Lieut. General Harold Keith Johnson, 52, new Army Chief of Staff, replaces Wheeler. In selecting him, President Johnson skipped over 43 more senior generals. A slight, sandy-haired man, Johnson was a lieutenant colonel with the 57th Infantry (Philippine Scouts) when the Japanese invaded the islands in 1941. He was captured, endured the infamous Bataan death march, survived three years in Japanese prison camps. In Korea in 1950, he took command of a combat infantry battalion, fought through the bloody defense of the Pusan perimeter and later was named a regimental commander. Back in the U.S., Johnson became commandant of the Army's elite Command and General Staff College. There he coined a slogan, "Challenge the Assertion"--an attitude that has since won him the admiration of Bob Mc Namara, whose hobby is shattering military shibboleths. In 1963 Johnson moved into the Pentagon as Deputy Chief of Staff for Operations.

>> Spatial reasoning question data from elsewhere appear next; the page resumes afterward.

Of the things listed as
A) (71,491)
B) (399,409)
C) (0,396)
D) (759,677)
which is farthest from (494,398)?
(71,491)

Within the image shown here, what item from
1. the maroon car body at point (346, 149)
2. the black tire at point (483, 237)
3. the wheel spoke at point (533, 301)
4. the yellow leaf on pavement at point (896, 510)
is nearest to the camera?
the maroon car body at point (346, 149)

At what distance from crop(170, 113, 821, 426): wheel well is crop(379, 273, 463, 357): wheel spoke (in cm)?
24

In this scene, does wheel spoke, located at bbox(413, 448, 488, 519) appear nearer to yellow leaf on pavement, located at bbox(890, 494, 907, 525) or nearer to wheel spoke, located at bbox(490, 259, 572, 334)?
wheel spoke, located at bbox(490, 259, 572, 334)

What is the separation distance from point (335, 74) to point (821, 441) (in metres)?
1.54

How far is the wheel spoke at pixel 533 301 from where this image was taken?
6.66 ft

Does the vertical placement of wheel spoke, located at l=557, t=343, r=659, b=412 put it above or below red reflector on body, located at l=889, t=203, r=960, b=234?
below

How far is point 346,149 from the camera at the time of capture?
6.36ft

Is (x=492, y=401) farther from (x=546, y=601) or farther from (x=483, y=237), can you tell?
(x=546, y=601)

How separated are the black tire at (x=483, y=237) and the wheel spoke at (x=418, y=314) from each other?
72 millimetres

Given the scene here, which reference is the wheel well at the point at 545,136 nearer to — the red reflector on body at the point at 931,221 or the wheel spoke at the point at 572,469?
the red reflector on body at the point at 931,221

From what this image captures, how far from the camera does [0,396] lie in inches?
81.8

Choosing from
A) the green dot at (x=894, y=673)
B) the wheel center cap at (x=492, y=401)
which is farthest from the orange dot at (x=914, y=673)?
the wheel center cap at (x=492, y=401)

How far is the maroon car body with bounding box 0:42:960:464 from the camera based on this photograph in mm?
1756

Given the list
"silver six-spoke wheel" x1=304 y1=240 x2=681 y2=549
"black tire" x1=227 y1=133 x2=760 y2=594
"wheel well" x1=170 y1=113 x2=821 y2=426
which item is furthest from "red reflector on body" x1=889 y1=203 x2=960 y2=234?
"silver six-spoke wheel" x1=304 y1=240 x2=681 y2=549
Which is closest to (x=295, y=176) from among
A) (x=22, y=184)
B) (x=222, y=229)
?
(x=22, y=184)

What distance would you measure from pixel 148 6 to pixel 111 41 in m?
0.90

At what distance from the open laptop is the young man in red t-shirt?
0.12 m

Lieut. General Creighton W. Abrams, 49, new Army Vice Chief of Staff, replaces retiring General Barksdale Hamlett. From the moment the 37th tank battalion, which he commanded, rolled into action in Normandy in July 1944, "Abe" Abrams showed the feel and flair of a born combat man. Leading the sweep of General George Patton's Third Army across Europe, he would lean from his Sherman tank, chomping on a huge cigar, and rally his tankers with his war cry: "Attack! Attack! Attack!" Said Abrams: "I like to get out on the point where there's nothing but me and the goddam Germans and we can fight by ourselves." When the 101st Airborne was surrounded at the Battle of the Bulge, Abrams led the relief column into Bastogne, later led the dash to the Rhine.

After the" war, to the surprise of many, Abrams became a fine staff officer, rewrote a book on armored tactics and served as a corps chief of staff in Korea. In 1961, when Soviet pressures on Berlin brought the cold war near the boiling point, Abrams commanded the U.S.'s key 3rd Armored Division in West Germany. In 1962 Abrams returned to the U.S. as Assistant Deputy Chief of Staff for Military Operations for Civil Affairs. The title sounded ho-hum, but the job was far from that. When race riots broke out on the Ole Miss cam pus in Oxford that fall, Abrams sped to take command of the troops that had been alerted there. He did the same in the bloody Birmingham riots of May 1963, in constant contact with the Army war room and Justice Department command headquarters.